**DOCUMENT:**
**********

Grid and GridBatch Convolution Operations

Convolving the features of a GridBatch can be accomplished with either a high-level torch.nn.Module derived class provided by fvdb.nn or with more low-level methods available with GridBatch, we will illustrate both techniques.

High-level Usage with `fvdb.nn`

fvdb.nn.SparseConv3d provides a high-level torch.nn.Module class for convolution on fvdb classes that is an analogue to the use of torch.nn.Conv3d. Using this module is the recommended functionality for performing convolution with fvdb because it not only manages functionality such as initializing the weights of the convolution and calling appropriate backend implementation functions but it also provides certain backend optimizations which will be illustrated in the Low-level usage section.

fvdb.nn.SparseConv3d takes explicit (data: JaggedTensor, plan: ConvolutionPlan) arguments — topology and features are always passed separately. A ConvolutionPlan precomputes the necessary acceleration structures for a given grid and kernel configuration.

A simple example of using fvdb.nn.SparseConv3d is as follows:

import fvdb
import fvdb.nn as fvdbnn
from fvdb import ConvolutionPlan
from fvdb.utils.examples import load_car_1_mesh
import torch
import numpy as np
import point_cloud_utils as pcu

num_pts = 10_000
vox_size = 0.02

mesh_load_funcs = [load_car_1_mesh]

points = []
normals = []

for func in mesh_load_funcs:
    pts, nms = func(mode="vn")
    pmt = torch.randperm(pts.shape[0])[:num_pts]
    pts, nms = pts[pmt], nms[pmt]
    points.append(pts)
    normals.append(nms)

# JaggedTensors of points and normals
points = fvdb.JaggedTensor(points)
normals = fvdb.JaggedTensor(normals)

# Create a grid
grid = fvdb.GridBatch.from_points(points, voxel_sizes=vox_size)

# Splat the normals into the grid with trilinear interpolation
vox_normals = grid.splat_trilinear(points, normals)

# Build a ConvolutionPlan for stride=1 same-topology convolution
plan = ConvolutionPlan.from_grid_batch(kernel_size=3, stride=1, source_grid=grid, target_grid=grid)

# fvdb.nn.SparseConv3d is a convenient torch.nn.Module implementing the fVDB convolution
conv = fvdbnn.SparseConv3d(in_channels=3, out_channels=3, kernel_size=3, stride=1, bias=False).to(grid.device)

output = conv(vox_normals, plan)

Let’s visualize the original grid with normals visualized as colours alongside the result of these features after a convolution initialized with random weights:

For stride values greater than 1, the output of the convolution will be a grid with a smaller resolution than the input grid (similar in topological effect to the output of a Pooling operator). Let’s illustrate this:

# Stride=2: output grid has half the resolution (twice the world-space voxel size)
plan_down = ConvolutionPlan.from_grid_batch(kernel_size=3, stride=2, source_grid=grid, target_grid=None)
conv_down = fvdbnn.SparseConv3d(in_channels=3, out_channels=3, kernel_size=3, stride=2, bias=False).to(grid.device)

output = conv_down(vox_normals, plan_down)

**********

**SUPPLIED DATA:**
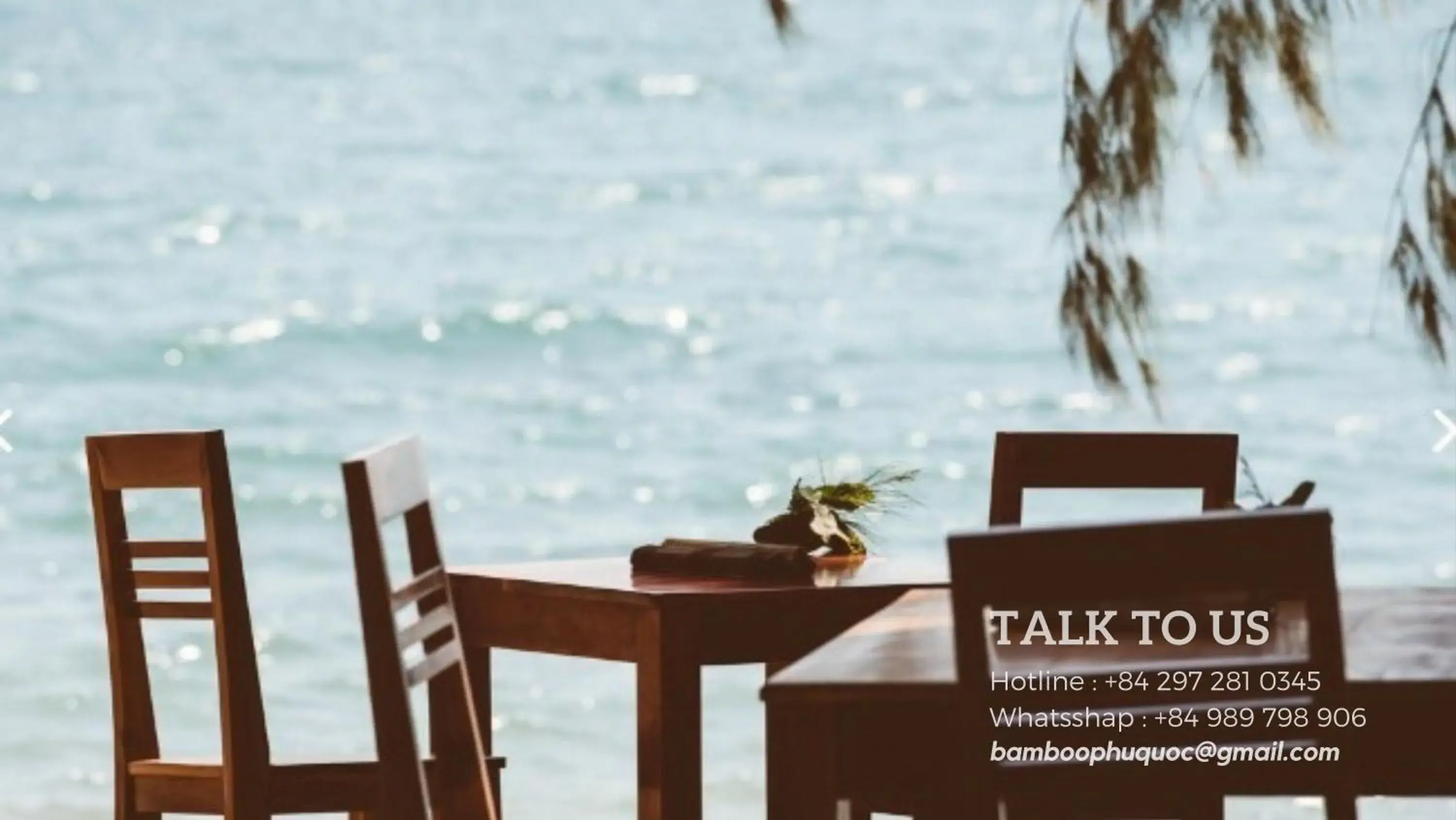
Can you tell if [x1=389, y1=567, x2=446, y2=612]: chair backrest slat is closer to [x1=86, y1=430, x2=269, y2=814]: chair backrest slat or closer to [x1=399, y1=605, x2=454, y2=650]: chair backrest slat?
[x1=399, y1=605, x2=454, y2=650]: chair backrest slat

**********

**OBJECTIVES:**
**A.** According to the fvdb convolution document, what does a ConvolutionPlan precompute?
**B.** Give a two-sentence summary of the fvdb convolution document.
**C.** Translate this sentence from the fvdb convolution document into Spanish: "For stride values greater than 1, the output of the convolution will be a grid with a smaller resolution than the input grid (similar in topological effect to the output of a Pooling operator)."

**ANSWER LIST:**
**A.** It precomputes the necessary acceleration structures for a given grid and kernel configuration.

**B.** GridBatch features can be convolved either with the high-level fvdb.nn.SparseConv3d module or with lower-level GridBatch methods, and the module is recommended because it initializes the weights, calls the backend implementation functions and provides backend optimizations. The module takes features as a JaggedTensor along with a ConvolutionPlan that precomputes acceleration structures, and a stride greater than 1 produces an output grid with a smaller resolution than the input grid.

**C.** Para valores de paso mayores que 1, la salida de la convolución será una cuadrícula con una resolución menor que la de la cuadrícula de entrada (similar, en su efecto topológico, a la salida de un operador de Pooling).